Posture 101: Pelvic Tilt

If you’ve ever heard of someone with “swayback” or “no butt”, then you’ve seen the results of postural changes related to pelvic tilt.  The pelvis is a bony structure that connects the base of your spine to the upper end of each of your legs. A healthy pelvis is important for movement, stability and posture.

There are basically two types of postural deficiencies involving the pelvis: anterior pelvic tilt and posterior pelvic tilt.

The most common type of pelvic deficiency occurs when your pelvis is tilted forward, known technically as anterior pelvic tilt (APT). APT is more common in females, but many males have it too. This is a relatively common postural deviation characterized by a forward tipped pelvis, increased lower back curve (sway back) and sometimes a bulging (but not necessarily fat) abdomen. The tilt is a result of tight or stiff hip flexor muscles (posts, iliac, rectus femoris, tensor facia late, erector spinae) coupled with poor or unequal gluteal, hamstring, oblique or abdominal muscle strength.

Hyperextended knee • Normal Knee posture

Many people with APT also have hyperextended knees – meaning the knees are extended back behind the centerline (see image). This can be both a symptom and a cause of further discomfort.

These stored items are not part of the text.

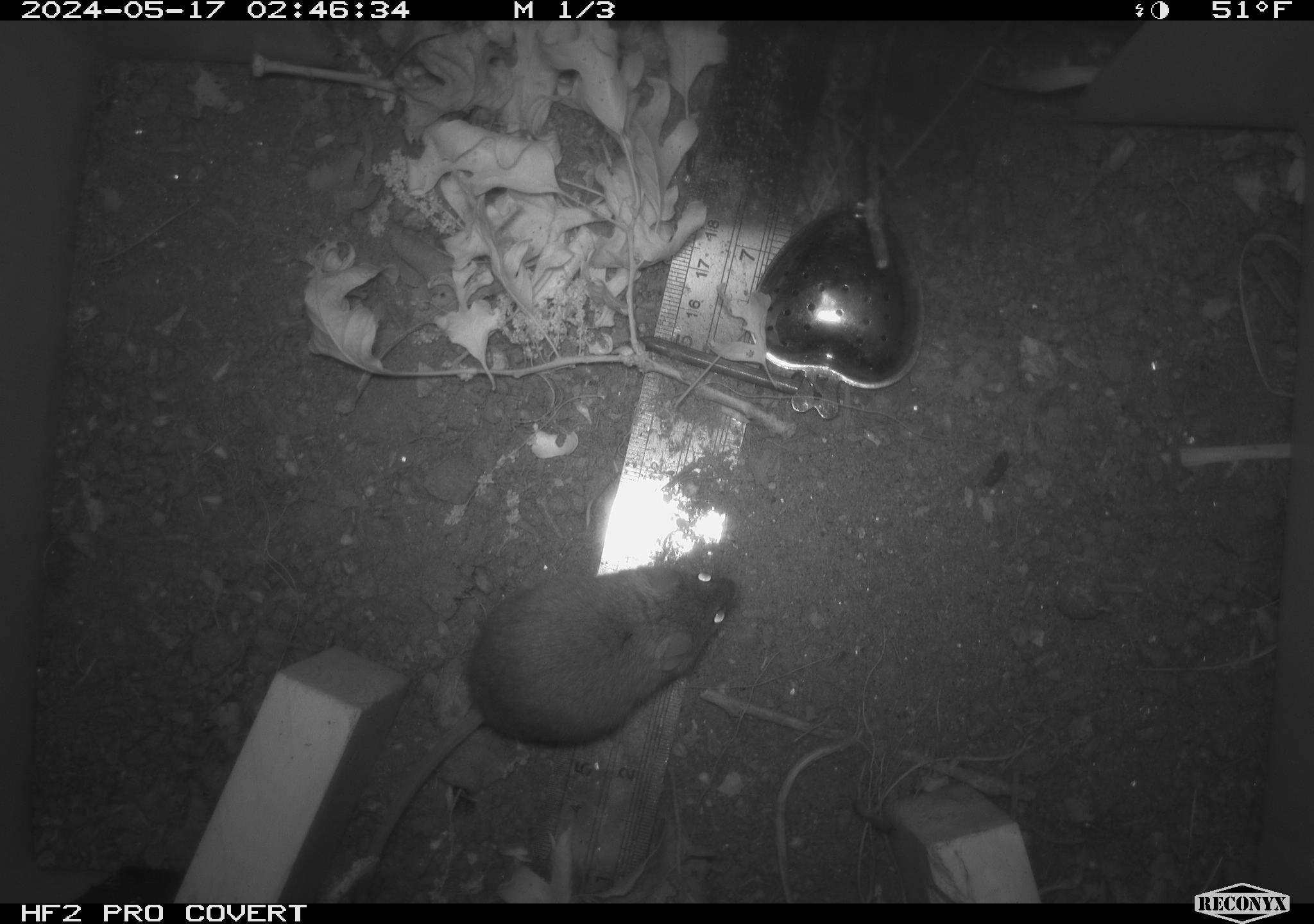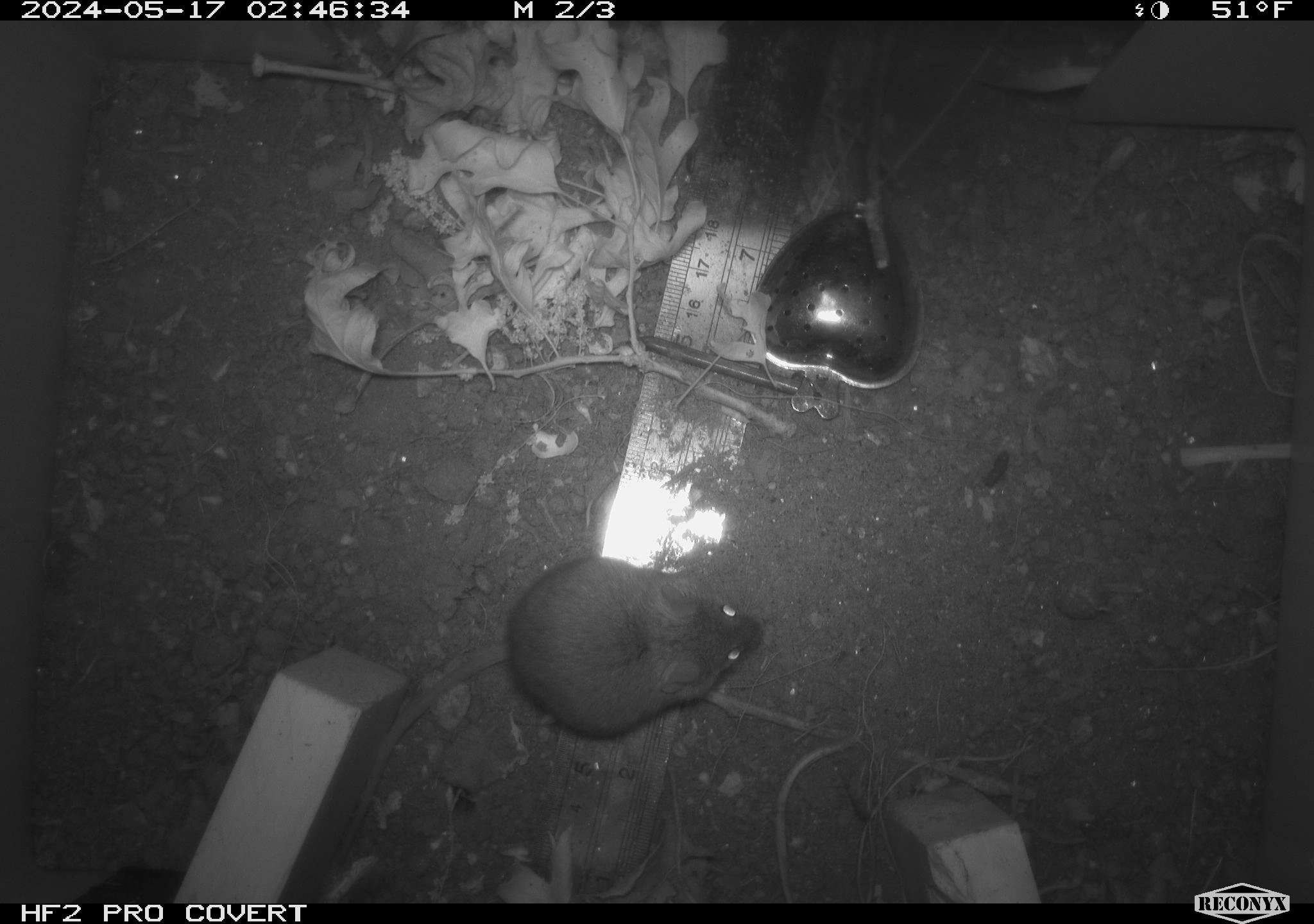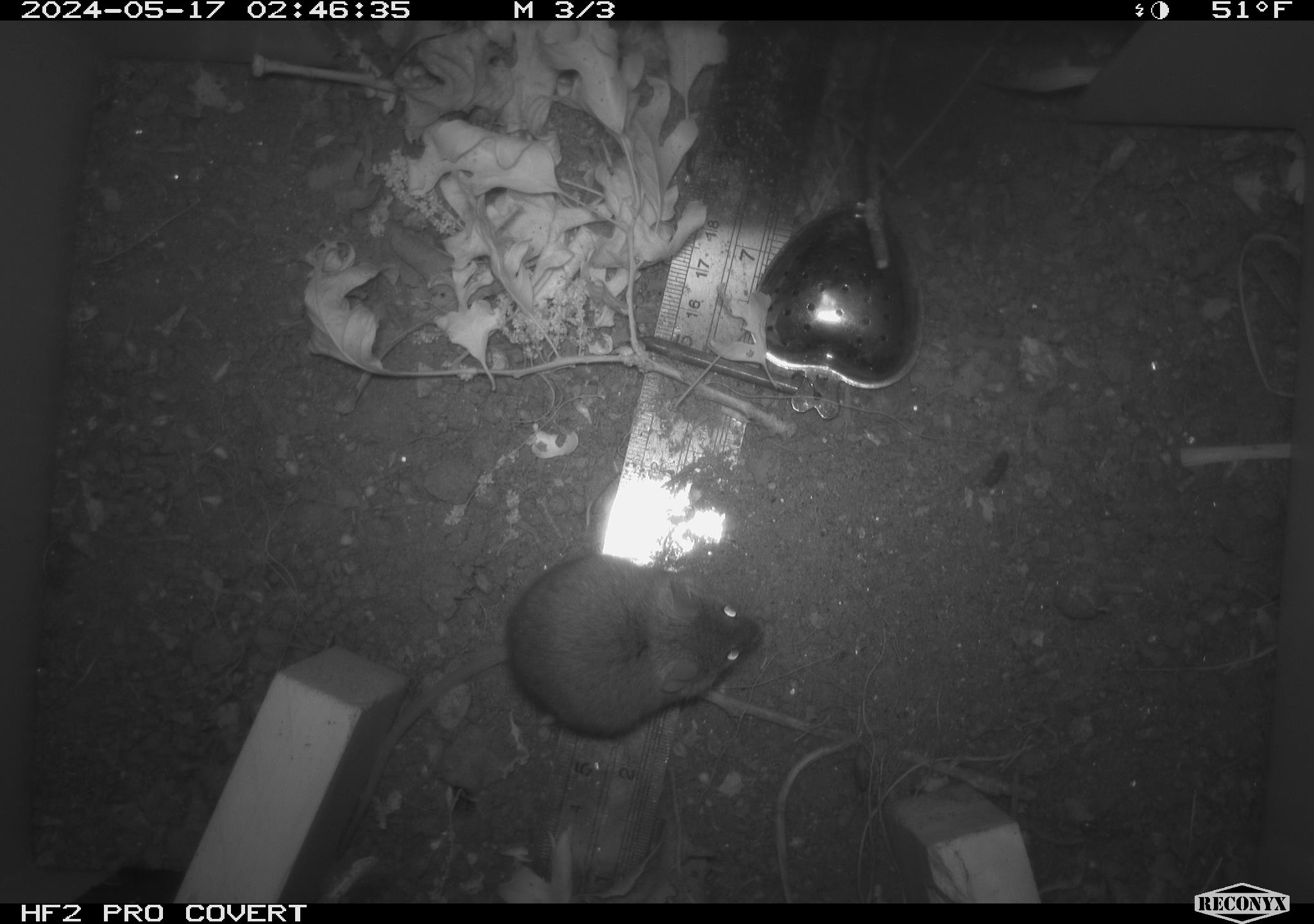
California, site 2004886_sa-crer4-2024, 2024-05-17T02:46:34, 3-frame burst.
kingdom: Animalia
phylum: Chordata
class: Mammalia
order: Rodentia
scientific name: Rodentia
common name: mouse species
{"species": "mouse species (Rodentia)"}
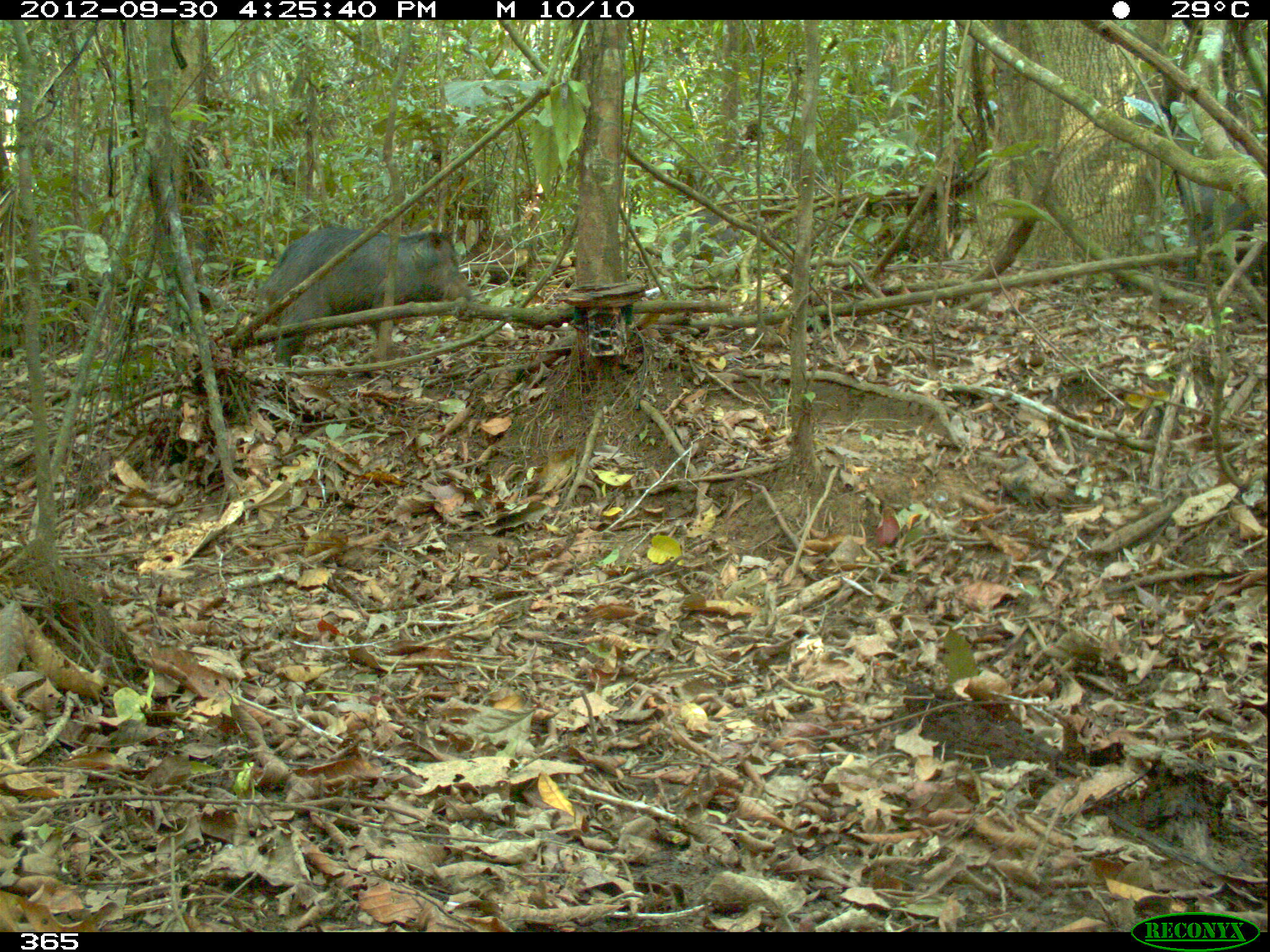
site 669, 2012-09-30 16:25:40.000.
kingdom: Animalia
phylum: Chordata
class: Mammalia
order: Artiodactyla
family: Tayassuidae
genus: Tayassu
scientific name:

A small pelvic tilt is normal, and usually doesn’t cause any problems.  Excessive anterior pelvic tilt can lead to increased risk of knee pain, lower back pain and injury, and other musculoskelatal disorders.

The opposite tilt, called posterior pelvic tilt (PPT), happens when the pelvic tilts backward.  The posture presents itself as “flat butt” and a slightly leaned back posture. PPT is much less common than APT.  Posterior tilt is usually found in people who stand still all day–perhaps behind a counter.  The most common problems include sciatica, lower back pain and neck pain.

How to reduce APT

Massage is perfect for lengthening the chronically shortened muscle (back and hip flexors)s.  Your therapist will use deep tissue, work on increasing range of motion in your hip joint and apply stretches where needed.  For the companion muscles (back flexors (abs), hip extensors (hamstrings and gluteal muscles), which are likely chronically overstretched, different deep tissue, range of motion and stretching techniques are used. A good therapist will also use other modalities, like proprioceptive and neuromuscular therapy, along with crossfiber and friction.

Together with home care exercises, which your massage therapist or personal trainer can help you with, you’ll see real and positive change in posture in less time than you think.  And the massage will have benefits beyond just the decreasing of APT, like leaving you calmer and more relaxed.